Exercise objective :: Print the line that contains "How far away from" and every line after it through the last line of the records below, exactly as written and nothing else.

(Spatial question entries)
----------------

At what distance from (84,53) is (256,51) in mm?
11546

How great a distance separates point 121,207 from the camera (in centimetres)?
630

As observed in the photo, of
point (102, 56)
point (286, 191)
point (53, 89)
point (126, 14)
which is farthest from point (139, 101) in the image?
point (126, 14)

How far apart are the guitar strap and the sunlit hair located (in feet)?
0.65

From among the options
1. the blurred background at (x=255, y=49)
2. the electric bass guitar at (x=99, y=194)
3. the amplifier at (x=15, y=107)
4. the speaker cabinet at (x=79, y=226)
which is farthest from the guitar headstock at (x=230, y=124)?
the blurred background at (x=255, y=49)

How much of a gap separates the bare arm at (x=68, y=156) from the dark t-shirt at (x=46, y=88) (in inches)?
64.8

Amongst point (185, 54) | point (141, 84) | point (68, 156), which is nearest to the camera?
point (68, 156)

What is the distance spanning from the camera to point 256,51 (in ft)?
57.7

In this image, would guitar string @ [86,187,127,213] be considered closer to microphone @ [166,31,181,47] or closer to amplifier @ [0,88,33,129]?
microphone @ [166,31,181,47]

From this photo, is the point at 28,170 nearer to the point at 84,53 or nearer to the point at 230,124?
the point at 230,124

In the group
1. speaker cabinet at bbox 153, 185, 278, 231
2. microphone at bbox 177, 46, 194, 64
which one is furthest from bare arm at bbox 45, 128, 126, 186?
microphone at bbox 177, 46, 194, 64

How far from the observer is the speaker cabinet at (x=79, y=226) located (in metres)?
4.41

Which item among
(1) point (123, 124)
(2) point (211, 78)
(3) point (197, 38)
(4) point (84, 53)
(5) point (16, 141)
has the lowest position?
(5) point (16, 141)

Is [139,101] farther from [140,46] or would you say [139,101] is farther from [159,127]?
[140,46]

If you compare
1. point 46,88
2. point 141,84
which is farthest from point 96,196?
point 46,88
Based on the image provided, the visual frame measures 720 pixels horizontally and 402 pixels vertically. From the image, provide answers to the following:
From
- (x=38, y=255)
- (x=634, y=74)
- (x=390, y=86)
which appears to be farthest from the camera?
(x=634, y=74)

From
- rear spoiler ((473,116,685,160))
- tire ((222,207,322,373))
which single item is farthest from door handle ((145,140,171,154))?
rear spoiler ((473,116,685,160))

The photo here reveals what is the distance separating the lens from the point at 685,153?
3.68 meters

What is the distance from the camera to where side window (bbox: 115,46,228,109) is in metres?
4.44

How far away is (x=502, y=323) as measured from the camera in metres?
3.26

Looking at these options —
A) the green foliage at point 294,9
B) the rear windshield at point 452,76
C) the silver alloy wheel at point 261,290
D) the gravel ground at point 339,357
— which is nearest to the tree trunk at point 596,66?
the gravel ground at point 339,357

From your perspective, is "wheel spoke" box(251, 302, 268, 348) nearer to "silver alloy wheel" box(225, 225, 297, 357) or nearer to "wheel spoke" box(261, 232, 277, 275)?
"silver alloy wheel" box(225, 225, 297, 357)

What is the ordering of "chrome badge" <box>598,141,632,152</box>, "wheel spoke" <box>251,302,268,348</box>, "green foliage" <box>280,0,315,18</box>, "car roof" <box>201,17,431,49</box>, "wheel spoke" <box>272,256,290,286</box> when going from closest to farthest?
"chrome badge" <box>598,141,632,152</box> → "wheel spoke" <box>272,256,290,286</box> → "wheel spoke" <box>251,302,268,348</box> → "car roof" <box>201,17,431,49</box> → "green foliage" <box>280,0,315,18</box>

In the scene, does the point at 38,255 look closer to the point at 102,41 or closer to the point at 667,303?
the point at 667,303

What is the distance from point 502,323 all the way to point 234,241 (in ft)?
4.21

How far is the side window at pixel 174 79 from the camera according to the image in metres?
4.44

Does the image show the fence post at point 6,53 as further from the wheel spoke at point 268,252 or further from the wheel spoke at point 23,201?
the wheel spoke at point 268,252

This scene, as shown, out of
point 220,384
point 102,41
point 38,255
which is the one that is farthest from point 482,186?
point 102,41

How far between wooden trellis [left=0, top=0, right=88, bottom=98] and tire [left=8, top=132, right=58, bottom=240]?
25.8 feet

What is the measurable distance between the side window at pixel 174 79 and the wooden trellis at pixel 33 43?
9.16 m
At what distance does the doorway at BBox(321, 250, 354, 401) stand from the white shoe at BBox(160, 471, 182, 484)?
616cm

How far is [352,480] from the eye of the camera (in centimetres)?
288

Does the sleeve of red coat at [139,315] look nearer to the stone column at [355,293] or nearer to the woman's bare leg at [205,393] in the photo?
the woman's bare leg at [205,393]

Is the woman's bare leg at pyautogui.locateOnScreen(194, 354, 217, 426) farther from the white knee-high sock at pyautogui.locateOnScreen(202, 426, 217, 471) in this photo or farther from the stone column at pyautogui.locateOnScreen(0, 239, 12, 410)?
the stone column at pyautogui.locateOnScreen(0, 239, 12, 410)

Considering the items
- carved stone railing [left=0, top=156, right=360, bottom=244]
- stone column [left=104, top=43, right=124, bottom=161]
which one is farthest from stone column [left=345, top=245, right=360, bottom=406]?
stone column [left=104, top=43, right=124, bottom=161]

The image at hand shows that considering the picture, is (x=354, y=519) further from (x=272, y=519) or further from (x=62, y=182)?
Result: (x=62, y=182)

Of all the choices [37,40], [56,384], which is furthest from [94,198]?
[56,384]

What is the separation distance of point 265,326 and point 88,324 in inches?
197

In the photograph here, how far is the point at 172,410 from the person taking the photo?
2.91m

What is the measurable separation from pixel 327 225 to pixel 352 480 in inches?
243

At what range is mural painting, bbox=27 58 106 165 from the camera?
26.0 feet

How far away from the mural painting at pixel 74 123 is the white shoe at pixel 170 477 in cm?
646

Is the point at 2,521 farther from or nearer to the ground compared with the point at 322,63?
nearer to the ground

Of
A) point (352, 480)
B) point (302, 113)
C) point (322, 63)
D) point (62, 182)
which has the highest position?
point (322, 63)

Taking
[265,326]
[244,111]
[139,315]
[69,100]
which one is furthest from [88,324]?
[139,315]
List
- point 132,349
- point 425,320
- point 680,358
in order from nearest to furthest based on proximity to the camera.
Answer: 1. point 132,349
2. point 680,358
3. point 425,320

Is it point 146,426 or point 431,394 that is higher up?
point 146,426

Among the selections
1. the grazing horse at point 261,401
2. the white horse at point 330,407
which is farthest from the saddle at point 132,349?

----------------

Written solution ::
How far away from the mural painting at pixel 74 123 is the white shoe at pixel 170 477 in cm?
646

Is the point at 2,521 farther from or nearer to the ground compared with the point at 322,63?
nearer to the ground

Of
A) point (352, 480)
B) point (302, 113)
C) point (322, 63)
D) point (62, 182)
which has the highest position?
point (322, 63)

Taking
[265,326]
[244,111]
[139,315]
[69,100]
which one is furthest from [88,324]?
[139,315]
List
- point 132,349
- point 425,320
- point 680,358
in order from nearest to furthest based on proximity to the camera.
Answer: 1. point 132,349
2. point 680,358
3. point 425,320

Is it point 146,426 or point 431,394 that is higher up?
point 146,426

Among the selections
1. the grazing horse at point 261,401
2. the white horse at point 330,407
which is farthest from the saddle at point 132,349?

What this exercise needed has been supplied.